▶ DATA SHOWN
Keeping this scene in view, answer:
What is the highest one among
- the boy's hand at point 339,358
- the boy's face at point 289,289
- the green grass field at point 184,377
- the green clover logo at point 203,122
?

▶ WHAT THIS TASK INVOLVES
Rewrite every line of the records above as a numbered list, leaving out any blank lines.

▶ SOLUTION
1. Keeping this scene in view, answer:
2. What is the highest one among
3. - the boy's hand at point 339,358
4. - the boy's face at point 289,289
5. - the green grass field at point 184,377
6. - the green clover logo at point 203,122
7. ?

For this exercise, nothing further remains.